Celeste Ng’s Little Fires Everywhere is a gift of a novel by which I mean it is pleasurable, thought provoking, beautifully written, and over all too soon for this reader. Ng’s second novel, set in Shaker Heights, Ohio, (Ng’s hometown) uses this environment well (specifically the fact that it’s one of America’s first planned communities) to give context to its working-class and uppermiddle-class characters at the heart of its themes and conflicts. Although the book jacket description focuses on a wealthy white couple’s custody battle for the daughter of a Chinese immigrant they are trying to adopt, this legal case exemplifies other questions running throughout the narrative about found families and accepting that the way you choose to live your life, with all its necessary compromises, is only one of the many possible ways to live.
I would describe Ng’s literary ancestors as equal parts Jane Austen, Edith Wharton, and Barbara Kingsolver. Little Fires Everywhere adeptly portrays the characters within their social environment (à la Austen), whether in the middle-class suburbs, a local high school, or a New York art school. Within these various locales, Ng remains attentive to how class status shades all the characters’ interactions (à la Wharton). Ng writes what often feels like magical realism in which there is no supernatural magic— only the surprises and reversals that even the most ordinary life can contain (à la Kingsolver).

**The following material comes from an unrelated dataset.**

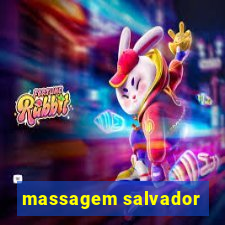 massagem salvador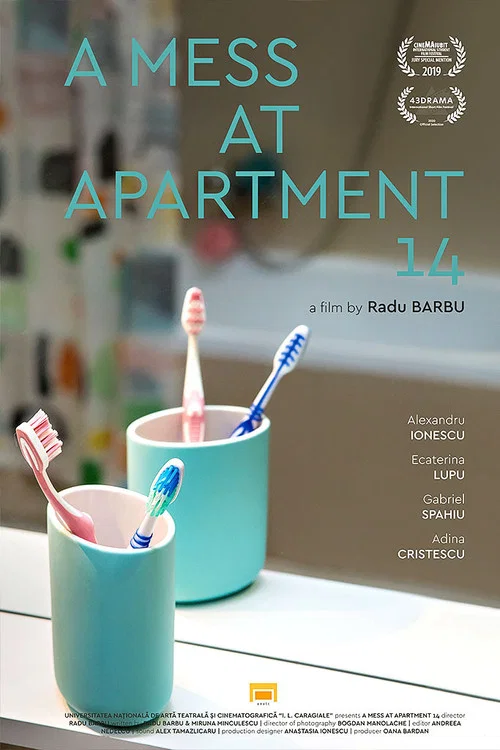 Постер: Probleme la apartamentul 14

What most impressed me, however, was Ng’s ability to capture the characters’ various, and often conflicting, perspectives, show the limitations of each outlook, and yet still maintain empathy for each of the characters. Ng balances so much in her character work, connecting her to the best of nineteenth-century realism, while she elevates the mundane in a way that feels magical yet modern. Ng directly confronts issues of motherhood which will elicit strong opinions from readers, making Little Fires Everywhere a perfect book to read with a friend, in a book club, in a college classroom, etc. (To paraphrase Dr. Seuss, I will read it in the car. I will read it in a bar.)
What’s more, Ng renders exquisite prose. Her combination of first-rate storytelling and beautiful style is one to be appreciated by readers and envied by fellow writers. Little Fires Everywhere’s pacing is swift. It’s what I think of as a third-arm book that you drag around wherever you go so you can continue reading. (I even stayed up late to finish the book rather than wait for another sunrise to reach the end.) In fact, after devouring the novel during my first reading, I’m eager to savor it again at a more leisurely pace.
While ultimately more hopeful in tone than her strong debut novel, Everything I Never Told You, Little Fires Everywhere is equally compelling. If you’ve never read Ng’s work, her novels are a treat for readers. You can’t go wrong with adding either of her novels to your bookshelf.